After last night’s 5th inning colossal collapse, that manager who has plateaued and almost seems cursed is the New York Yankees’ Aaron Boone. And it’s time for him to go, because many have been fired for a heck of a lot less than Boone and his frustrating managerial career. 

BOONE CANNOT WIN THE BIG GAME

Since Boone became the Yankees manager in 2018 his coaching tenure has been the following:

2018 – Lost the ALDS
2019 – Lost the ALCS
2020 – Lost the ALDS
2021 – Lost the AL Wild Card
2022 – Lost the ALCS
2023 – Missed Playoffs
2024 – Lost the World Series

Clearly, the baseball gods are not pleased with Aaron Boone, General Manager Brian Cashman or maybe even the Yankees organization for some reason. But the only way to appease them and find out, would be to bring in another manager. If this was the NBA or NFL, unless your name is Mike Tomlin of the Steelers, any owner would realize that “Hey, maybe we need to shake things up and go a different direction.” 

Boone’s run is similar to that of Andy Reid with the Philadelphia Eagles – coming close but never winning the big one there. Former Milwaukee Bucks head coach Mike Budenholzer was similar as well. 

The Yankees previously let go manager Joe Giradri for a similar run to Boone when it became apparent that they couldn’t get past the finish line.

In Boone’s case, however, the mistakes, errors in judgment and questionable decisions – whether by his own accord or being forced to go by the Front Office’s fetish-like obsession with analytics, it’s simply not working.

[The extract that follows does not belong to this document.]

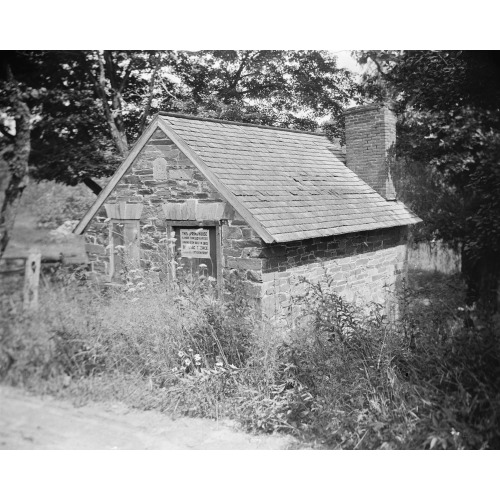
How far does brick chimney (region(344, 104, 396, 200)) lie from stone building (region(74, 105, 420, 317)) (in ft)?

THE YANKEES HAVEN’T WON A WORLD SERIES IN 15 YEARS

It was only six days ago that Boone made his first inexcusable blunder by taking out Gerrit Cole at just 88 pitches and, instead of going to closer Tim Hill, bringing in starting pitcher Nestor Cortes in a relief role of a must-win game to set the Series’ momentum. Cortes, however, hadn’t pitched since September 18th and the result was exactly what every Yankee fan and analyst knew would happen – he got lit up and cost the Yanks the game in a demoralizing fashion.

But last night’s Yankees meltdown may take decades for the franchise to get over. Three errors, a balk, a catcher’s interference call and blowing a 5-0 lead in which Yankees team officials had probably already made LA hotel reservations for Game 6 and hopefully a Game 7, were simply inexcusable. 

Sure, Aaron Boone isn’t the one catching the ball in the outfield. Nor is he the one that can force the team to hit. But if that’s the argument, then why should any coach or manager EVER get replaced? 

Last night’s 5th inning unraveling was the equivalent of an NFL coach seeing 30 false start penalties. 

With the Yankees roster expected to look VERY different next year with multiple roster positions needing to be filled as well as if they’ll be able to resign Juan Soto for what could be a half a BILLION dollar contract, maybe it’s time to start fresh not only with the team, but with the manager as well.